<<<<

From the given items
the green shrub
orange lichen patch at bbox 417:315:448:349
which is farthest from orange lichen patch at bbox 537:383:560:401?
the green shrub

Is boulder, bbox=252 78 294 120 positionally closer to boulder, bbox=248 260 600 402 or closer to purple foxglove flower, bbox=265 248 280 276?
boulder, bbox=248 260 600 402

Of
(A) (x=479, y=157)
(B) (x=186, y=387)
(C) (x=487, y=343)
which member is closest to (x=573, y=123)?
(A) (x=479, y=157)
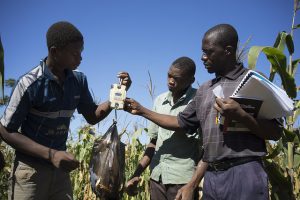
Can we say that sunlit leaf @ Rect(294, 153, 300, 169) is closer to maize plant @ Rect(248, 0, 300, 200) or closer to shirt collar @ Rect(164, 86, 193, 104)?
maize plant @ Rect(248, 0, 300, 200)

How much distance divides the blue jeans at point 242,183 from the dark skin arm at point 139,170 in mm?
977

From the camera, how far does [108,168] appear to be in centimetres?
271

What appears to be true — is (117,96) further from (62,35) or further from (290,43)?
(290,43)

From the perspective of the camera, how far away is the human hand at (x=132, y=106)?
3031 mm

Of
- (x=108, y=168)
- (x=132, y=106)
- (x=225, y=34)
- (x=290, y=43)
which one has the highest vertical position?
(x=290, y=43)

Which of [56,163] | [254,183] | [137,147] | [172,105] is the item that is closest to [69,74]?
[56,163]

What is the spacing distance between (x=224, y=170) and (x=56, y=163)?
115 cm

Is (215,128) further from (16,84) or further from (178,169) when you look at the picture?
(16,84)

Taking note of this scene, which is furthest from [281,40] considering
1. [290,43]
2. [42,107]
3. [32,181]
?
[32,181]

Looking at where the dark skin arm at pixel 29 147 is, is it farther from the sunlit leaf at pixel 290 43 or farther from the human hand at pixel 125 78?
the sunlit leaf at pixel 290 43

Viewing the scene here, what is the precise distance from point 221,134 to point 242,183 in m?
0.36

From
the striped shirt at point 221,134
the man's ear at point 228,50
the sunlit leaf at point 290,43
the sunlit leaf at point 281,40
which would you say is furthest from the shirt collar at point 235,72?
the sunlit leaf at point 290,43

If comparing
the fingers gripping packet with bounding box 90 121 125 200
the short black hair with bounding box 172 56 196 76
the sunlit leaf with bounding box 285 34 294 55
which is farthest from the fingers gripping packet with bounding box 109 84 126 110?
the sunlit leaf with bounding box 285 34 294 55

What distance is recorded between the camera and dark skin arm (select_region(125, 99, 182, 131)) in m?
3.04
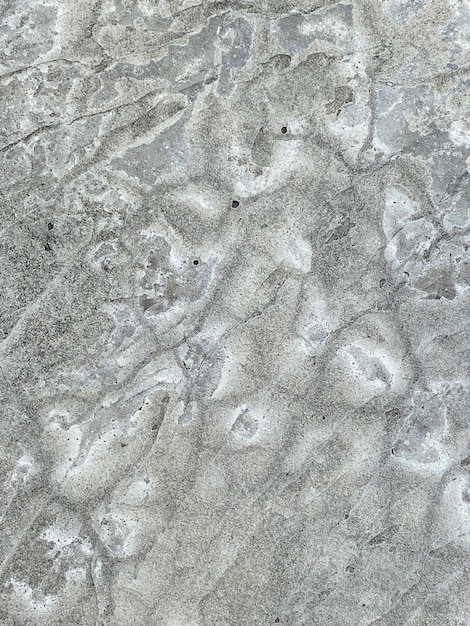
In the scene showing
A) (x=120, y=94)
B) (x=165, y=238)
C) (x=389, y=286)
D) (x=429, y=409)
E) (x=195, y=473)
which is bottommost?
(x=429, y=409)

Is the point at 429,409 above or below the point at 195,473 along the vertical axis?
below

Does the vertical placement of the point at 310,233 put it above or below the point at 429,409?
above

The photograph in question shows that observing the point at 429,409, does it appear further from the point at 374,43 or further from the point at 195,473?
the point at 374,43

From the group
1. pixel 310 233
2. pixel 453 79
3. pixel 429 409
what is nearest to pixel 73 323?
pixel 310 233

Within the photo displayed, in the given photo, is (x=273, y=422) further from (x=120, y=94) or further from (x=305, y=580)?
(x=120, y=94)

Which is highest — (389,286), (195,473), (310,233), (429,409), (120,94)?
(120,94)

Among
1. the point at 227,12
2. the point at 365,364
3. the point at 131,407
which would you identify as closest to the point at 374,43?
the point at 227,12
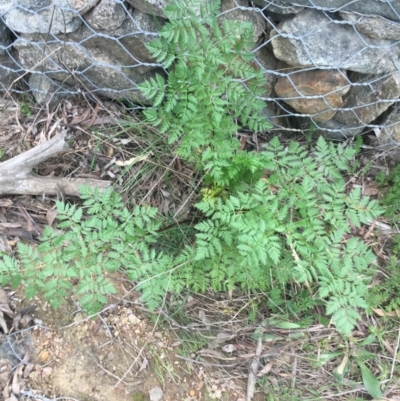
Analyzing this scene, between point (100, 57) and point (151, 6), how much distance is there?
0.45 metres

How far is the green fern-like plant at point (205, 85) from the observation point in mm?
1790

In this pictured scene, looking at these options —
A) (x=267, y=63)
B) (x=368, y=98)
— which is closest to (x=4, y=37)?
(x=267, y=63)

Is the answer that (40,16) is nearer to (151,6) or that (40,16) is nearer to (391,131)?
(151,6)

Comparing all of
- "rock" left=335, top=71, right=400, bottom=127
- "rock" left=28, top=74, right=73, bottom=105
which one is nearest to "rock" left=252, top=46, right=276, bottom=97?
"rock" left=335, top=71, right=400, bottom=127

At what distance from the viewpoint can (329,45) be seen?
2.19 metres

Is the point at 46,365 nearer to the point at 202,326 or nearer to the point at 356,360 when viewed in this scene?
the point at 202,326

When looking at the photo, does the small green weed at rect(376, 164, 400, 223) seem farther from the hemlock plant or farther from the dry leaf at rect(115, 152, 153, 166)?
the dry leaf at rect(115, 152, 153, 166)

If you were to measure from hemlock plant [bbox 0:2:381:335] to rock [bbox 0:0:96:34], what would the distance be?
70 cm

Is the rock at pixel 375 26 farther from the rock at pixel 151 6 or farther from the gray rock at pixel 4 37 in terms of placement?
the gray rock at pixel 4 37

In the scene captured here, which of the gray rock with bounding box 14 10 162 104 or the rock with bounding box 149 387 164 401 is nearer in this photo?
the rock with bounding box 149 387 164 401

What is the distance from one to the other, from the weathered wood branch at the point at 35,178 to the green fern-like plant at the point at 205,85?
63cm

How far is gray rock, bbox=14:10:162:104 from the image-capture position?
2.34 m

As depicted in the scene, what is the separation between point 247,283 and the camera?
7.34ft

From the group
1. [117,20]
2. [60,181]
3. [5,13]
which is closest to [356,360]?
[60,181]
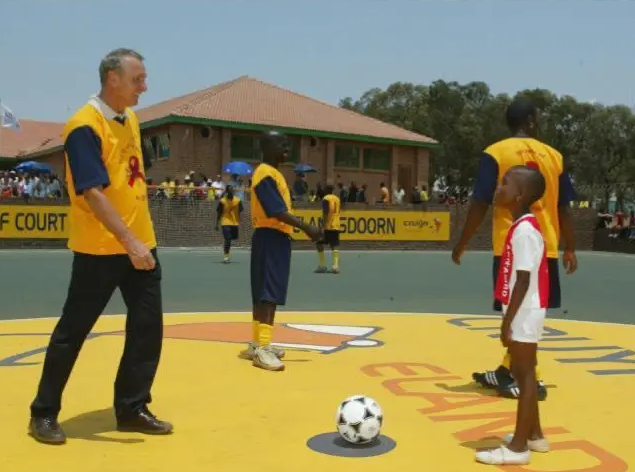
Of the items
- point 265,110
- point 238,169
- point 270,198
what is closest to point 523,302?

>>>>

WHAT TO WORK ON:
Please copy all of the items above word for word, leaving out the pictures.

SOLVED EXERCISE:
From the given items
the green shrub
orange lichen patch at bbox 417:315:448:349
which is farthest from orange lichen patch at bbox 537:383:560:401?
the green shrub

Is boulder, bbox=252 78 294 120 positionally closer to boulder, bbox=248 260 600 402 or closer to purple foxglove flower, bbox=265 248 280 276?
boulder, bbox=248 260 600 402

Of
(A) (x=479, y=157)
(B) (x=186, y=387)
(C) (x=487, y=343)
which member is closest to (x=573, y=123)?
(A) (x=479, y=157)
Can we say that sunlit leaf @ Rect(294, 153, 300, 169) is closer to maize plant @ Rect(248, 0, 300, 200) or closer to shirt collar @ Rect(164, 86, 193, 104)?
maize plant @ Rect(248, 0, 300, 200)

How much distance divides the blue jeans at point 242,183 from the dark skin arm at point 139,170 in mm?
977

From the camera, how far does [108,168] appear to be in centimetres?
271

What appears to be true — is (117,96) further from (62,35) or further from (290,43)?
(290,43)

From the perspective of the camera, how far away is the human hand at (x=132, y=106)?
3031 mm

Of
- (x=108, y=168)
- (x=132, y=106)
- (x=225, y=34)
- (x=290, y=43)
which one has the highest vertical position?
(x=290, y=43)

Which of [56,163] | [254,183] | [137,147] | [172,105] is the item that is closest to [69,74]?
[56,163]

What is the spacing distance between (x=224, y=170) and (x=56, y=163)?
115 cm

Is (215,128) further from (16,84) or further from (178,169) when you look at the picture?
(16,84)

Taking note of this scene, which is furthest from [281,40] considering
1. [290,43]
2. [42,107]
3. [32,181]
?
[32,181]

Looking at where the dark skin arm at pixel 29 147 is, is it farther from the sunlit leaf at pixel 290 43 or farther from the human hand at pixel 125 78?
the sunlit leaf at pixel 290 43

Viewing the scene here, what is the precise distance from point 221,134 to point 242,183 in m?
0.36

From
the striped shirt at point 221,134
the man's ear at point 228,50
the sunlit leaf at point 290,43
the sunlit leaf at point 281,40
which would you say is furthest from the shirt collar at point 235,72?
the sunlit leaf at point 290,43

If comparing
the fingers gripping packet with bounding box 90 121 125 200
the short black hair with bounding box 172 56 196 76
the sunlit leaf with bounding box 285 34 294 55
which is farthest from the fingers gripping packet with bounding box 109 84 126 110?
the sunlit leaf with bounding box 285 34 294 55

What distance is recorded between the camera and dark skin arm (select_region(125, 99, 182, 131)) in m?
3.04
In the scene showing
A) (x=120, y=94)
B) (x=165, y=238)
C) (x=389, y=286)
D) (x=429, y=409)
E) (x=195, y=473)
which is bottommost?
(x=429, y=409)

Is the point at 429,409 above or below the point at 195,473 along the vertical axis?
below

Does the vertical placement of the point at 310,233 put it above or below the point at 429,409?
above

The photograph in question shows that observing the point at 429,409, does it appear further from the point at 374,43 or further from the point at 195,473?
the point at 374,43

From the group
1. pixel 310 233
2. pixel 453 79
3. pixel 429 409
what is nearest to pixel 73 323?
pixel 310 233

Within the photo displayed, in the given photo, is (x=273, y=422) further from (x=120, y=94) or further from (x=305, y=580)?
(x=120, y=94)

Which is highest — (389,286), (195,473), (310,233), (429,409), (120,94)?
(120,94)

Among
1. the point at 227,12
2. the point at 365,364
3. the point at 131,407
which would you identify as closest to the point at 374,43?
the point at 227,12
Analyzing this scene, between point (100, 57) and point (151, 6), how much distance is there?
0.45 metres

How far is the green fern-like plant at point (205, 85) from the observation point in mm?
1790

In this pictured scene, looking at these options —
A) (x=267, y=63)
B) (x=368, y=98)
— which is closest to (x=4, y=37)?
(x=267, y=63)

Is the answer that (40,16) is nearer to (151,6) or that (40,16) is nearer to (391,131)?
(151,6)

Comparing all of
- "rock" left=335, top=71, right=400, bottom=127
- "rock" left=28, top=74, right=73, bottom=105
which one is nearest to "rock" left=252, top=46, right=276, bottom=97?
"rock" left=335, top=71, right=400, bottom=127

At what distance from the viewpoint can (329,45) be seen?
2.19 metres

Is the point at 46,365 nearer to the point at 202,326 or nearer to the point at 356,360 when viewed in this scene?
the point at 202,326

When looking at the photo, does the small green weed at rect(376, 164, 400, 223) seem farther from the hemlock plant or farther from the dry leaf at rect(115, 152, 153, 166)?
the dry leaf at rect(115, 152, 153, 166)

If you were to measure from hemlock plant [bbox 0:2:381:335] to rock [bbox 0:0:96:34], what would the distance be?
70 cm

Is the rock at pixel 375 26 farther from the rock at pixel 151 6 or farther from the gray rock at pixel 4 37 in terms of placement?
the gray rock at pixel 4 37

In the scene captured here, which of the gray rock with bounding box 14 10 162 104 or the rock with bounding box 149 387 164 401 is nearer in this photo?
the rock with bounding box 149 387 164 401

What is the distance from one to the other, from the weathered wood branch at the point at 35,178 to the green fern-like plant at the point at 205,85?
63cm

How far is gray rock, bbox=14:10:162:104 from the image-capture position?
2.34 m

As depicted in the scene, what is the separation between point 247,283 and the camera?
7.34ft

From the group
1. [117,20]
2. [60,181]
3. [5,13]
which is closest to [356,360]?
[60,181]
Of the items
- point 265,110
- point 238,169
- point 270,198
what is closest to point 523,302?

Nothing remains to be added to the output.